_提示本文:_
日本のプレゼンスを示す場として注目を集めたのが、JETRO主導の「JAPAN Village」だ。東京都主催のSusHi TECH Tokyoをはじめ、京都市、仙台市、愛知県といった自治体がスタートアップを伴って出展し、日本の地域多様性と国際展開への意欲を印象づけた。
JETROが推薦するスタートアップ20社も展示していたのだが、その中で、ロサンゼルスに本社を構えるNeuralXの創業者・仲田真輝氏(UCLA博士課程修了)に、スタートアップとしてVivaTechに参加した感想を聞いた。人工生命技術を応用し、養殖業界に革新をもたらす同社は、欧州市場への本格進出を見据え、今回初めてVivaTechに出展。仲田氏によれば、環境・気候・サステナビリティに強い関心を持つ多国籍の投資家やコンサルタントと実りある対話を重ねることができたという。

_実施課題:_
上のJAPAN Villageに関する本文のうち、「JETROが推薦するスタート」から「を重ねることができたという。」までの部分を一字も変えずに書き写すこと。

_保存済みデータ項目:_
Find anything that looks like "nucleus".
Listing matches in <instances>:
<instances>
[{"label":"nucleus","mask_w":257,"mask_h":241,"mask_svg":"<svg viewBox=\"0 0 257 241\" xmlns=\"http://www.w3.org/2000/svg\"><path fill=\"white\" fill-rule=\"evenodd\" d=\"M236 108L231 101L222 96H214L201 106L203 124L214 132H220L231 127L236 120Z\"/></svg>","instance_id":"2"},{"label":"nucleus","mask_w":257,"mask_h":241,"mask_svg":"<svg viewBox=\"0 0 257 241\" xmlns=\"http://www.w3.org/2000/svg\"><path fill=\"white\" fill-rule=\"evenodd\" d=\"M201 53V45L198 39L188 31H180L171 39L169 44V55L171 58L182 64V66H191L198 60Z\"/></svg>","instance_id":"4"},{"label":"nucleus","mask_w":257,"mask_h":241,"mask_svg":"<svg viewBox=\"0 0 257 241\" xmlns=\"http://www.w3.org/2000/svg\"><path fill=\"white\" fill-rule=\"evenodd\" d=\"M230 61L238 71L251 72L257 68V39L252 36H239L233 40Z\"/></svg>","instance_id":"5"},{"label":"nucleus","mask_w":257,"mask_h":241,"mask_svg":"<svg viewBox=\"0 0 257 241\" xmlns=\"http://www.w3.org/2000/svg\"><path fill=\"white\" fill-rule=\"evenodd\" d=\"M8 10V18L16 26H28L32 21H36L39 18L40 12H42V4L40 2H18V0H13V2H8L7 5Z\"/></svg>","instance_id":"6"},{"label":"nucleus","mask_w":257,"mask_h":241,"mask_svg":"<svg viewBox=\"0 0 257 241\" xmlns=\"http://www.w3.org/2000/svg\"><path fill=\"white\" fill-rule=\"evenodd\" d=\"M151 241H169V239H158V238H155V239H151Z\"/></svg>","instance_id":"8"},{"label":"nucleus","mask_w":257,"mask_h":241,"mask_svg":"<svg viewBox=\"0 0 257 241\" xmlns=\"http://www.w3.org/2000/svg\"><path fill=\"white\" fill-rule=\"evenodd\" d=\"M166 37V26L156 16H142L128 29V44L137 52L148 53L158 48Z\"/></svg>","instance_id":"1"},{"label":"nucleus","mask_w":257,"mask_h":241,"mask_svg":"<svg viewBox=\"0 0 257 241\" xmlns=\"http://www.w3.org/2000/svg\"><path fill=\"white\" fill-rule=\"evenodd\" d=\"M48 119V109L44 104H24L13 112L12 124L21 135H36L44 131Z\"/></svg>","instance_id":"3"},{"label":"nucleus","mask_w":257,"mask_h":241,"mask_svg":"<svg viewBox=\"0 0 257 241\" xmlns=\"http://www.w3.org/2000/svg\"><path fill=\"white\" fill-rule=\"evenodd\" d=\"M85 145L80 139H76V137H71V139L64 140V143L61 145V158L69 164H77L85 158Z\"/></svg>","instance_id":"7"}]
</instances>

_解答例:_
JETROが推薦するスタートアップ20社も展示していたのだが、その中で、ロサンゼルスに本社を構えるNeuralXの創業者・仲田真輝氏(UCLA博士課程修了)に、スタートアップとしてVivaTechに参加した感想を聞いた。人工生命技術を応用し、養殖業界に革新をもたらす同社は、欧州市場への本格進出を見据え、今回初めてVivaTechに出展。仲田氏によれば、環境・気候・サステナビリティに強い関心を持つ多国籍の投資家やコンサルタントと実りある対話を重ねることができたという。